If there is even a hint of preferential treatment for a Rush Limbaugh
over a black man in Tulia on a matter of drugs, we will ask ourselves
what its basis must be. And since Limbaugh is white, rich,
conservative and holds an audience, it is easy to believe these are
legitimate justifications for the law to step lightly.

But the summary lesson for our society in considering Rush Limbaugh
should go more like this:

a.. He represents the ruling class in America, a class opposed to
legalizing drugs, and he spoke as one of them.

a.. He behaved differently than he advocated.

a.. He maintains his own right to choose. What used to make drugs an
easy thing to outlaw in this country was that "we" didn't use them. I
suspect "drugs" means marijuana, heroin, speed and acid to most
Americans. We used to assume the people who used these "drugs" were
people we could conveniently lump together on some simplistic scale.
That's why marijuana was long known in this country as a "black" drug
and why heroin is usually associated with Asians.

But Limbaugh represents white, upscale, powerful America, and if his
own habits can constitute criminal drug abuse, so can anyone's. But
instead of Limbaugh being a swarthy felon destined for failure and
dishonor, he becomes instead a mirror of white America; all who have
succeeded here and all who hope to; all who feel they are America's
fist, skull and backbone.

After hearing William Bennett admit to gambling and Rush Limbaugh
admit to drug abuse, one wonders where the conservatives of America
are getting their morals. If it's true that morality is only possible
under conditions of hypocrisy, it's time to cut out the hypocrisy and
acknowledge reality: The only way it is possible for anyone to be
accountable for an addiction is under conditions of freedom to become
addicted.

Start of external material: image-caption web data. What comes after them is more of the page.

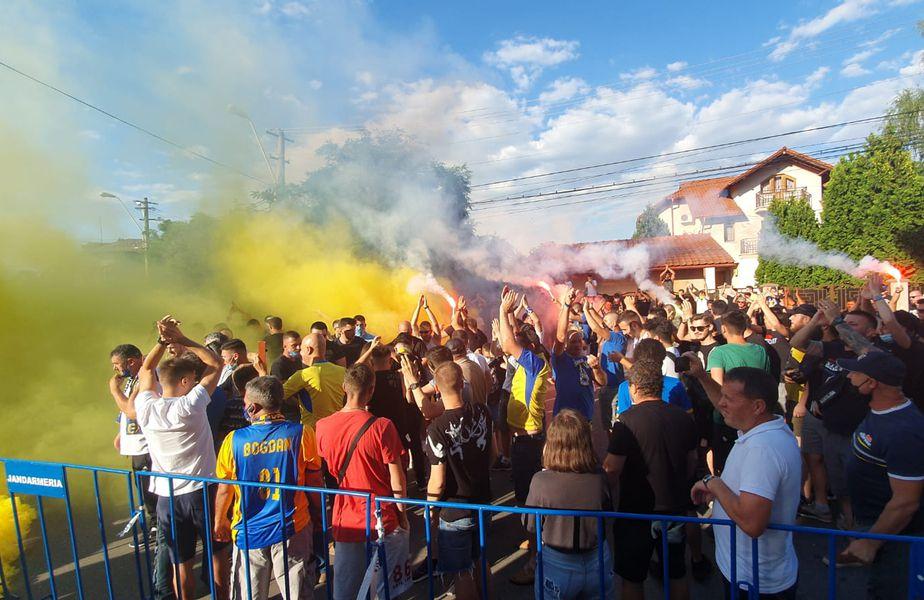 Fanii Petrolului au făcut o atmosferă de senzație înaintea meciului cu Rapid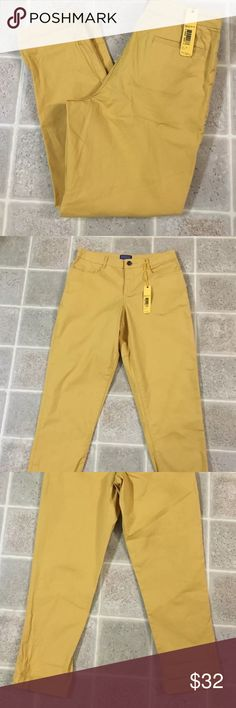 Pendleton Capri Pants Women's Size 4 Petite Pendleton Capri Pants Women's Size 4 Petite Color Yellow Mustard New See Pictures For Measurements Pendleton Jeans Ankle & Cropped
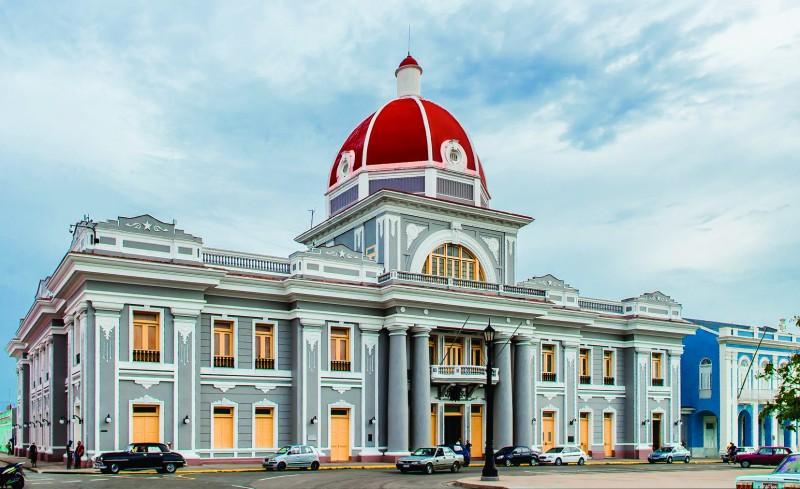 """cienfuegos teatro - Cienfuegos """"la ciudad que a mí más me gusta de Cuba"""""""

It's sad that experience is the only teacher some of us will
pay attention to, but that's how it is.

And the teacher called "prison experience" isn't as potent at solving
problems of addiction as the teacher called "I'm hurting myself" is.

Part of our current approach to drug abuse assumes that making drugs
illegal is somehow a necessary part of any workable strategy. I'm not

In fact, making it illegal only makes it harder to know how big the
problem really is, only makes it more dangerous to those who trade in
it, only makes it more expensive for those who do it. The single,
guaranteed, most useless, expensive, and inflaming way to deal with
this problem is to make it a criminal offense. Flush all non-violent
drug abusers out of our jails and you solve this state's prison needs.

But making it illegal to abuse prescription drugs didn't work with
Limbaugh any better than prohibition ever works with anyone. Those who
want to abuse drugs will, legal or not.

Criminalizing the behavior of simple drug abuse leads inexorably to
someone like Rush Limbaugh and the contradictions of his case.

Perhaps Limbaugh's greatest contribution as an American will be to
compel "law and order" to concede a little ground to "justice."